The question referred was whether:

  • (i) articles 2(1), 9 and 11 of Council Directive (EC) 2006/112 had to be interpreted as meaning that supplies of services from a main establishment in a third country to its branch in a member state constituted taxable transactions when the branch belonged to a VAT group; and
  • (ii) articles 56, 193 and 196 of the VAT Directive had to be interpreted as meaning that, in a situation such as that in the main proceedings where the main establishment of a company in a third country supplied services for consideration to a branch of that company in a member state and where that branch belonged to a VAT group in that member state, that VAT group, as the purchaser of the services, became liable for the VAT payable.

The third country is a reference to outside the EU. How did the ECJ rule, article 9 look at the definition of a ‘taxable person’, which is any person carrying out any economic activity ‘independently’? A supply of services is taxable only if a service supplier exists and has a legal relationship with the recipient and there is a reciprocal performance.
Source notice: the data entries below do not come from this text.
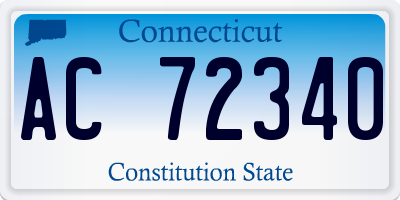 Connecticut

AC 72340

Constitution State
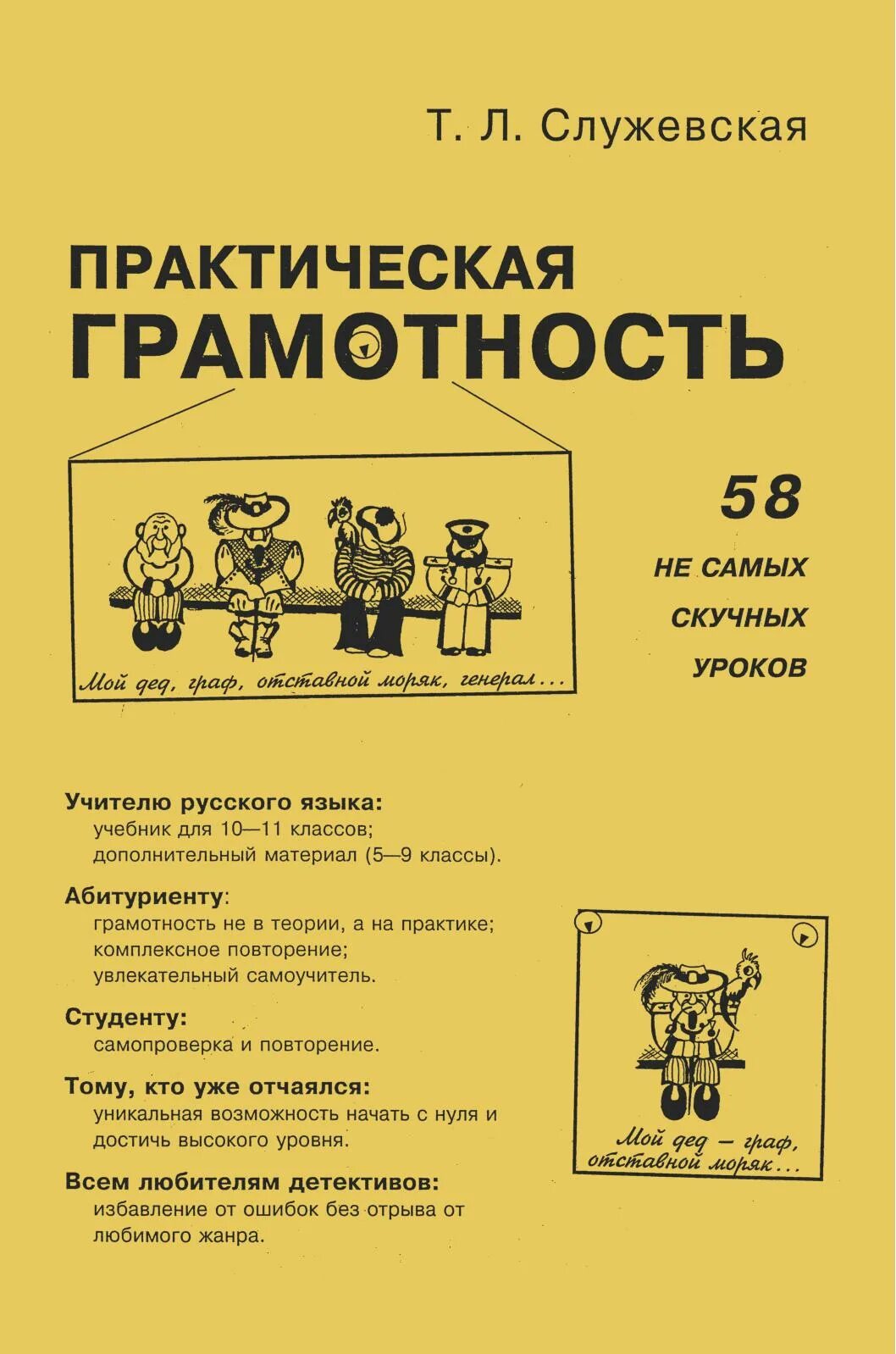 Т. Л. Служевская

ПРАКТИЧЕСКАЯ
ГРАМОТНОСТЬ

Мой дед, граф, отставной моряк, генерал...

58
НЕ САМЫХ
СКУЧНЫХ
УРОКОВ

Учителю русского языка:
учебник для 10—11 классов;
дополнительный материал (5—9 классы).

Абитуриенту:
грамотность не в теории, а на практике;
комплексное повторение;
увлекательный самоучитель.

Студенту:
самопроверка и повторение.

Тому, кто уже отчаялся:
уникальная возможность начать с нуля и достичь высокого уровня.

Всем любителям детективов:
избавление от ошибок без отрыва от любимого жанра.

Мой дед — граф,
отставной моряк...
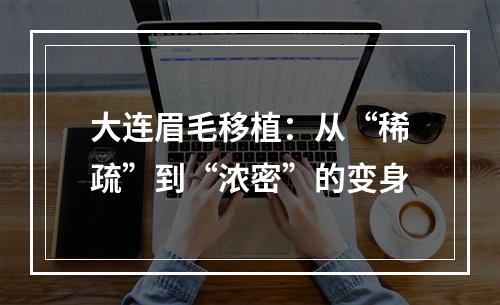 大连眉毛移植：从“稀疏”到“浓密”的变身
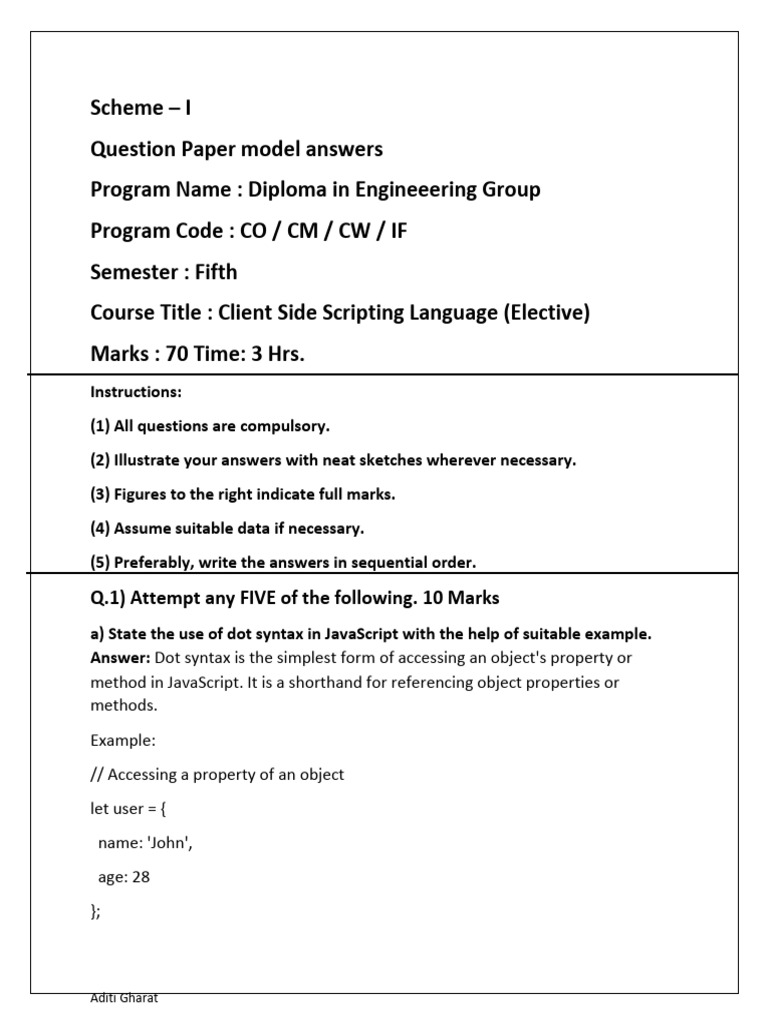 Scheme – I

Question Paper model answers

Program Name : Diploma in Engineeering Group

Program Code : CO / CM / CW / IF

Semester : Fifth

Course Title : Client Side Scripting Language (Elective)

Marks : 70 Time: 3 Hrs.

Instructions:

(1) All questions are compulsory.

(2) Illustrate your answers with neat sketches wherever necessary.

(3) Figures to the right indicate full marks.

(4) Assume suitable data if necessary.

(5) Preferably, write the answers in sequential order.

Q.1) Attempt any FIVE of the following. 10 Marks

a) State the use of dot syntax in JavaScript with the help of suitable example.
Answer: Dot syntax is the simplest form of accessing an object's property or method in JavaScript. It is a shorthand for referencing object properties or methods.

Example:

// Accessing a property of an object

let user = {

name: 'John',

age: 28

};

Aditi Gharat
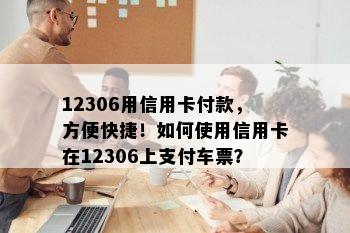 12306用信用卡付款，方便快捷！如何使用信用卡在12306上支付车票？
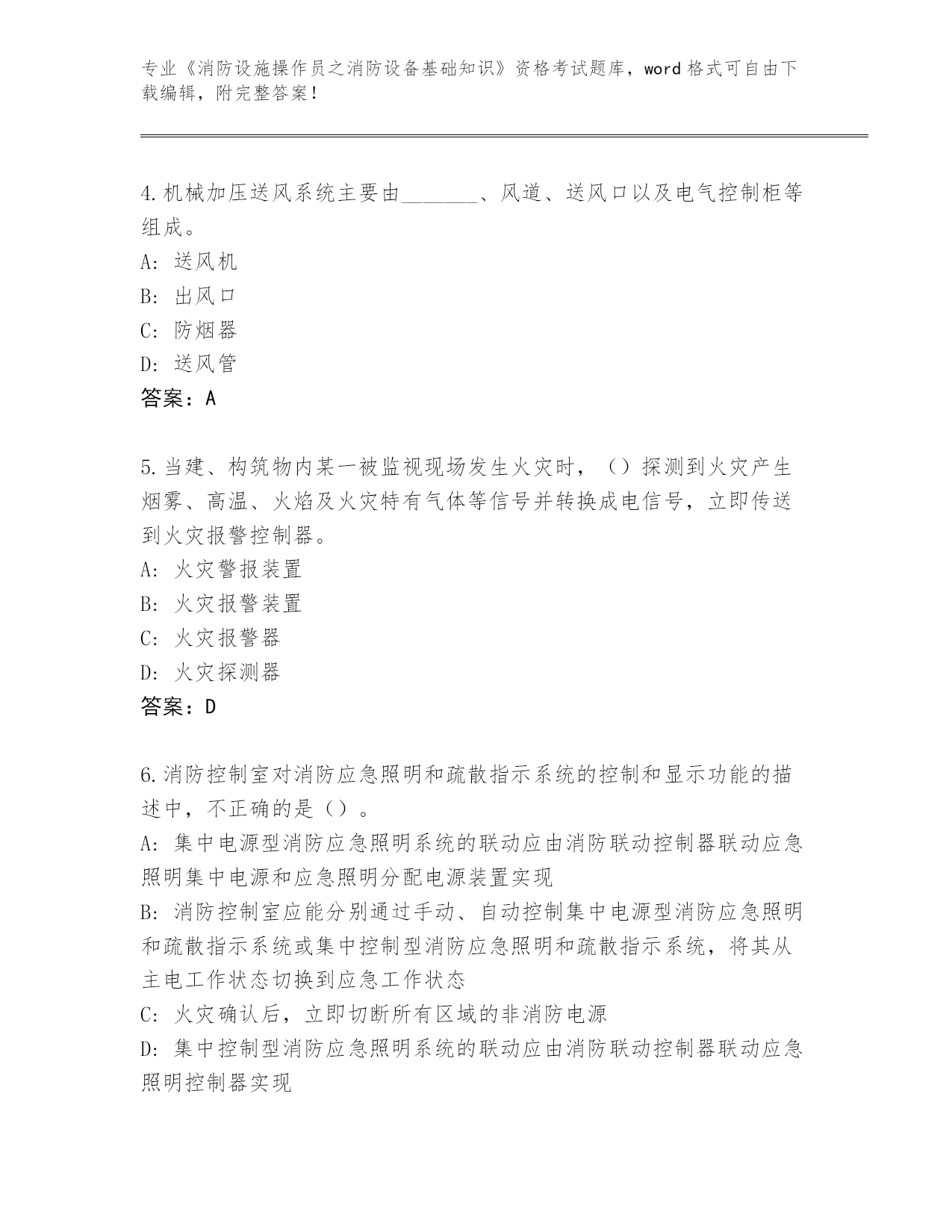 专业《消防设施操作员之消防设备基础知识》资格考试题库，word 格式可自由下载编辑，附完整答案！

4.机械加压送风系统主要由________、风道、送风口以及电气控制柜等组成。
A：送风机
B：出风口
C：防烟器
D：送风管
答案：A

5.当建、构筑物内某一被监视现场发生火灾时，（）探测到火灾产生烟雾、高温、火焰及火灾特有气体等信号并转换成电信号，立即传送到火灾报警控制器。
A：火灾警报装置
B：火灾报警装置
C：火灾报警器
D：火灾探测器
答案：D

6.消防控制室对消防应急照明和疏散指示系统的控制和显示功能的描述中，不正确的是（）。
A：集中电源型消防应急照明系统的联动应由消防联动控制器联动应急照明集中电源和应急照明分配电源装置实现
B：消防控制室应能分别通过手动、自动控制集中电源型消防应急照明和疏散指示系统或集中控制型消防应急照明和疏散指示系统，将其从主电工作状态切换到应急工作状态
C：火灾确认后，立即切断所有区域的非消防电源
D：集中控制型消防应急照明系统的联动应由消防联动控制器联动应急照明控制器实现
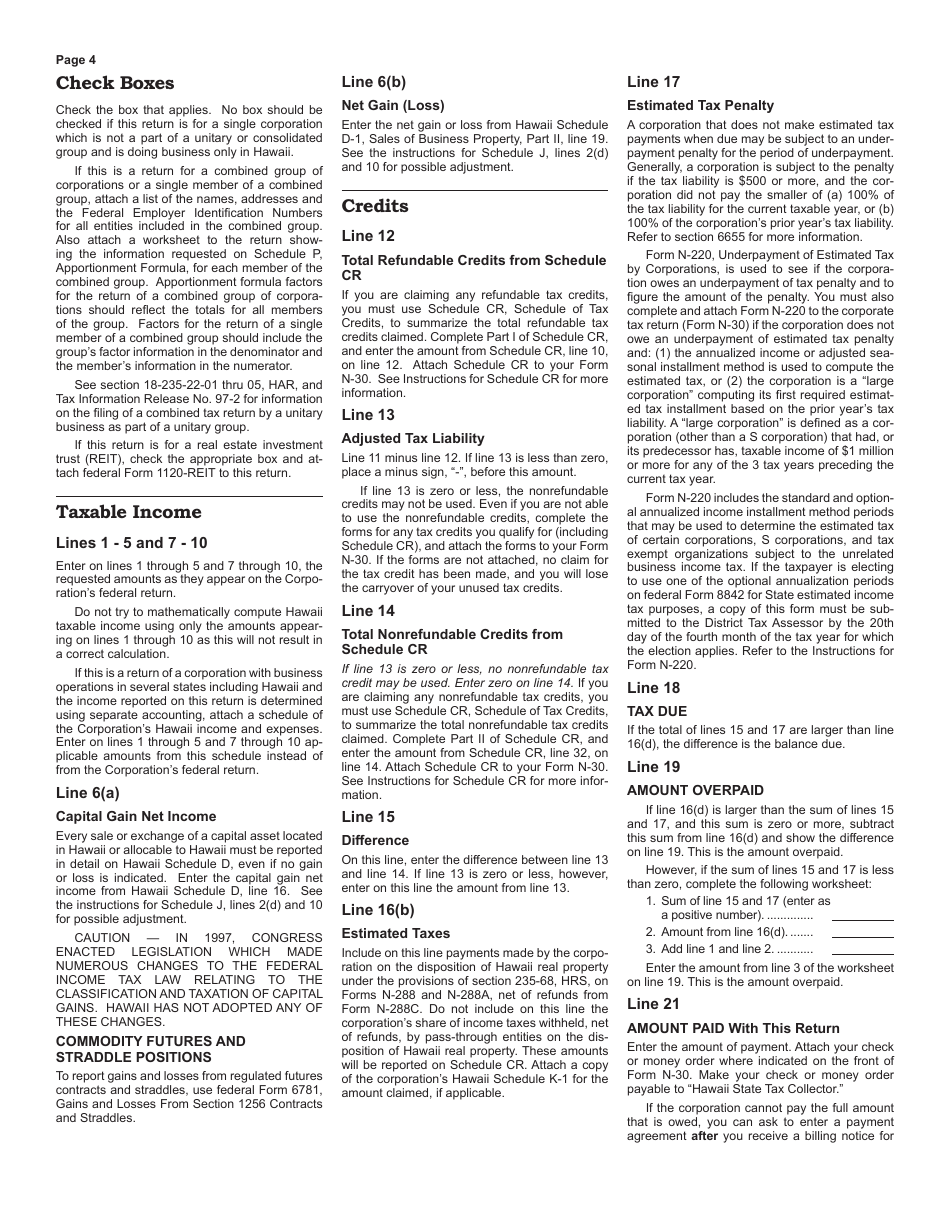 Page 4

Check Boxes

Check the box that applies. No box should be checked if this return is for a single corporation which is not a part of a unitary or consolidated group and is doing business only in Hawaii.

If this is a return for a combined group of corporations or a single member of a combined group, attach a list of the names, addresses and the Federal Employer Identification Numbers for all entities included in the combined group. Also attach a worksheet to the return showing the information requested on Schedule P, Apportionment Formula, for each member of the combined group. Apportionment formula factors for the return of a combined group of corporations should reflect the totals for all members of the group. Factors for the return of a single member of a combined group should include the group's factor information in the denominator and the member's information in the numerator.

See section 18-235-22-01 thru 05, HAR, and Tax Information Release No. 97-2 for information on the filing of a combined tax return by a unitary business as part of a unitary group.

If this return is for a real estate investment trust (REIT), check the appropriate box and attach federal Form 1120-REIT to this return.

Taxable Income

Lines 1 - 5 and 7 - 10

Enter on lines 1 through 5 and 7 through 10, the requested amounts as they appear on the Corporation's federal return.

Do not try to mathematically compute Hawaii taxable income using only the amounts appearing on lines 1 through 10 as this will not result in a correct calculation.

If this is a return of a corporation with business operations in several states including Hawaii and the income reported on this return is determined using separate accounting, attach a schedule of the Corporation's Hawaii income and expenses. Enter on lines 1 through 5 and 7 through 10 applicable amounts from this schedule instead of from the Corporation's federal return.

Line 6(a)

Capital Gain Net Income

Every sale or exchange of a capital asset located in Hawaii or allocable to Hawaii must be reported in detail on Hawaii Schedule D, even if no gain or loss is indicated. Enter the capital gain net income from Hawaii Schedule D, line 16. See the instructions for Schedule J, lines 2(d) and 10 for possible adjustment.

CAUTION — IN 1997, CONGRESS ENACTED LEGISLATION WHICH MADE NUMEROUS CHANGES TO THE FEDERAL INCOME TAX LAW RELATING TO THE CLASSIFICATION AND TAXATION OF CAPITAL GAINS. HAWAII HAS NOT ADOPTED ANY OF THESE CHANGES.

COMMODITY FUTURES AND STRADDLE POSITIONS

To report gains and losses from regulated futures contracts and straddles, use federal Form 6781, Gains and Losses From Section 1256 Contracts and Straddles.

Line 6(b)

Net Gain (Loss)

Enter the net gain or loss from Hawaii Schedule D-1, Sales of Business Property, Part II, line 19. See the instructions for Schedule J, lines 2(d) and 10 for possible adjustment.

Credits

Line 12

Total Refundable Credits from Schedule CR

If you are claiming any refundable tax credits, you must use Schedule CR, Schedule of Tax Credits, to summarize the total refundable tax credits claimed. Complete Part I of Schedule CR, and enter the amount from Schedule CR, line 10, on line 12. Attach Schedule CR to your Form N-30. See Instructions for Schedule CR for more information.

Line 13

Adjusted Tax Liability

Line 11 minus line 12. If line 13 is less than zero, place a minus sign, "-", before this amount.

If line 13 is zero or less, the nonrefundable credits may not be used. Even if you are not able to use the nonrefundable credits, complete the forms for any tax credits you qualify for (including Schedule CR), and attach the forms to your Form N-30. If the forms are not attached, no claim for the tax credit has been made, and you will lose the carryover of your unused tax credits.

Line 14

Total Nonrefundable Credits from Schedule CR

If line 13 is zero or less, no nonrefundable tax credit may be used. Enter zero on line 14. If you are claiming any nonrefundable tax credits, you must use Schedule CR, Schedule of Tax Credits, to summarize the total nonrefundable tax credits claimed. Complete Part II of Schedule CR, and enter the amount from Schedule CR, line 32, on line 14. Attach Schedule CR to your Form N-30. See Instructions for Schedule CR for more information.

Line 15

Difference

On this line, enter the difference between line 13 and line 14. If line 13 is zero or less, however, enter on this line the amount from line 13.

Line 16(b)

Estimated Taxes

Include on this line payments made by the corporation on the disposition of Hawaii real property under the provisions of section 235-68, HRS, on Forms N-288 and N-288A, net of refunds from Form N-288C. Do not include on this line the corporation's share of income taxes withheld, net of refunds, by pass-through entities on the disposition of Hawaii real property. These amounts will be reported on Schedule CR. Attach a copy of the corporation's Hawaii Schedule K-1 for the amount claimed, if applicable.

Line 17

Estimated Tax Penalty

A corporation that does not make estimated tax payments when due may be subject to an underpayment penalty for the period of underpayment. Generally, a corporation is subject to the penalty if the tax liability is $500 or more, and the corporation did not pay the smaller of (a) 100% of the tax liability for the current taxable year, or (b) 100% of the corporation's prior year's tax liability. Refer to section 6655 for more information.

Form N-220, Underpayment of Estimated Tax by Corporations, is used to see if the corporation owes an underpayment of tax penalty and to figure the amount of the penalty. You must also complete and attach Form N-220 to the corporate tax return (Form N-30) if the corporation does not owe an underpayment of estimated tax penalty and: (1) the annualized income or adjusted seasonal installment method is used to compute the estimated tax, or (2) the corporation is a "large corporation" computing its first required estimated tax installment based on the prior year's tax liability. A "large corporation" is defined as a corporation (other than a S corporation) that had, or its predecessor has, taxable income of $1 million or more for any of the 3 tax years preceding the current tax year.

Form N-220 includes the standard and optional annualized income installment method periods that may be used to determine the estimated tax of certain corporations, S corporations, and tax exempt organizations subject to the unrelated business income tax. If the taxpayer is electing to use one of the optional annualization periods on federal Form 8842 for State estimated income tax purposes, a copy of this form must be submitted to the District Tax Assessor by the 20th day of the fourth month of the tax year for which the election applies. Refer to the Instructions for Form N-220.

Line 18

TAX DUE

If the total of lines 15 and 17 are larger than line 16(d), the difference is the balance due.

Line 19

AMOUNT OVERPAID

If line 16(d) is larger than the sum of lines 15 and 17, and this sum is zero or more, subtract this sum from line 16(d) and show the difference on line 19. This is the amount overpaid.

However, if the sum of lines 15 and 17 is less than zero, complete the following worksheet:

1. Sum of line 15 and 17 (enter as a positive number). ..............
2. Amount from line 16(d). .......
3. Add line 1 and line 2. ...........

Enter the amount from line 3 of the worksheet on line 19. This is the amount overpaid.

Line 21

AMOUNT PAID With This Return

Enter the amount of payment. Attach your check or money order where indicated on the front of Form N-30. Make your check or money order payable to "Hawaii State Tax Collector."

If the corporation cannot pay the full amount that is owed, you can ask to enter a payment agreement after you receive a billing notice for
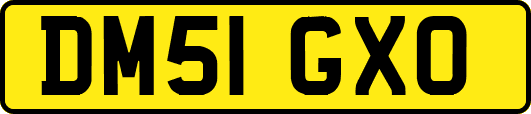 DM51 GXO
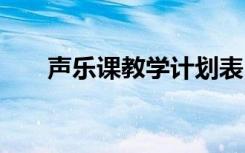 声乐课教学计划表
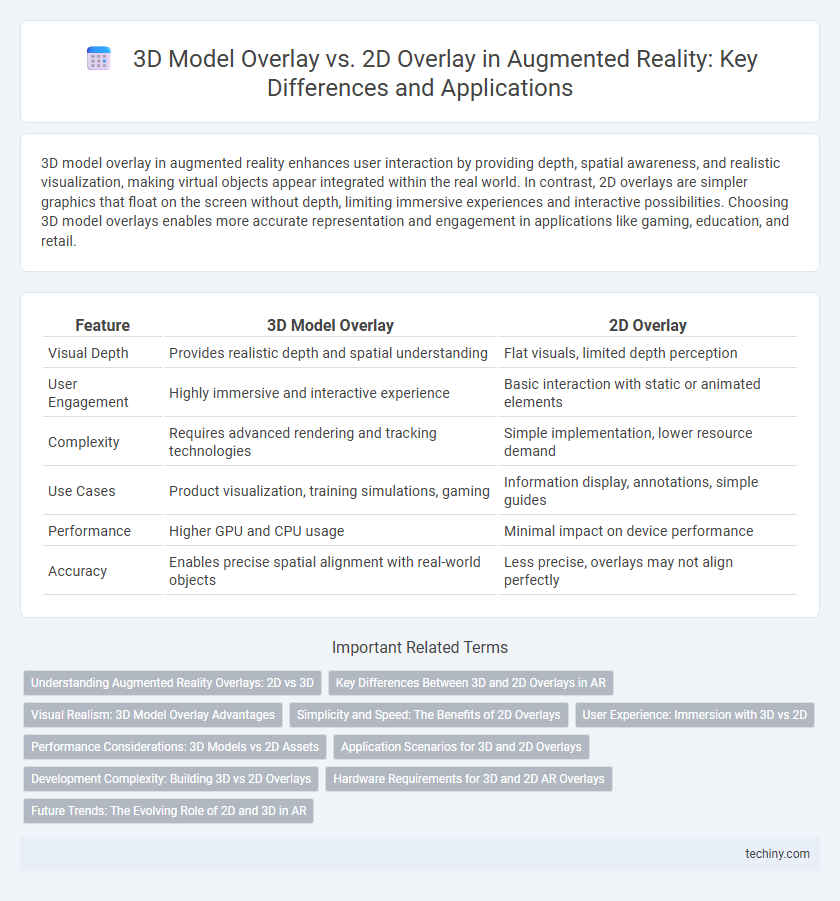 3D Model Overlay vs. 2D Overlay in Augmented Reality: Key Differences and Applications

3D model overlay in augmented reality enhances user interaction by providing depth, spatial awareness, and realistic visualization, making virtual objects appear integrated within the real world. In contrast, 2D overlays are simpler graphics that float on the screen without depth, limiting immersive experiences and interactive possibilities. Choosing 3D model overlays enables more accurate representation and engagement in applications like gaming, education, and retail.

| Feature | 3D Model Overlay | 2D Overlay |
|---|---|---|
| Visual Depth | Provides realistic depth and spatial understanding | Flat visuals, limited depth perception |
| User Engagement | Highly immersive and interactive experience | Basic interaction with static or animated elements |
| Complexity | Requires advanced rendering and tracking technologies | Simple implementation, lower resource demand |
| Use Cases | Product visualization, training simulations, gaming | Information display, annotations, simple guides |
| Performance | Higher GPU and CPU usage | Minimal impact on device performance |
| Accuracy | Enables precise spatial alignment with real-world objects | Less precise, overlays may not align perfectly |

Important Related Terms

Understanding Augmented Reality Overlays: 2D vs 3D
Key Differences Between 3D and 2D Overlays in AR
Visual Realism: 3D Model Overlay Advantages
Simplicity and Speed: The Benefits of 2D Overlays
User Experience: Immersion with 3D vs 2D
Performance Considerations: 3D Models vs 2D Assets
Application Scenarios for 3D and 2D Overlays
Development Complexity: Building 3D vs 2D Overlays
Hardware Requirements for 3D and 2D AR Overlays
Future Trends: The Evolving Role of 2D and 3D in AR

techiny.com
It is therefore important to see if there is a legal relationship between a non-resident company and one of its branches in an EU member state thus making the supplies subject to VAT. It is also therefore necessary to see if a branch operates independently, to see if it bears the brunt of the economic business risks.

It was concluded on this point that the supplies of services from a main establishment to its branch in a member state constituted a taxable transaction where the branch belongs to a VAT group.

On the second question, VAT was payable to whom the services were supplied where the services were supplied by a taxable person who was not established in that member state. In other words where the main establishment is outside the EU and supplied these services to its branch for a consideration which is based in a member state and belongs to VAT group in that member state, the branch becomes liable for that VAT as the purchaser.

This is effectively expanding the VAT net for the banking and insurance sector to the internally shared costs between branches. As different member states will make their own interpretation of the decision this will likely lead to some uncertainty for this sector.

In addition, due to the UK’s position in the sector most affected by this decision there will be a major impact on UK banks and insurers. Added to that this effectively reverses the advocate general’s previous decision, so at the moment it’s watch this space and wait and see what HMRC’s take will be on this decision.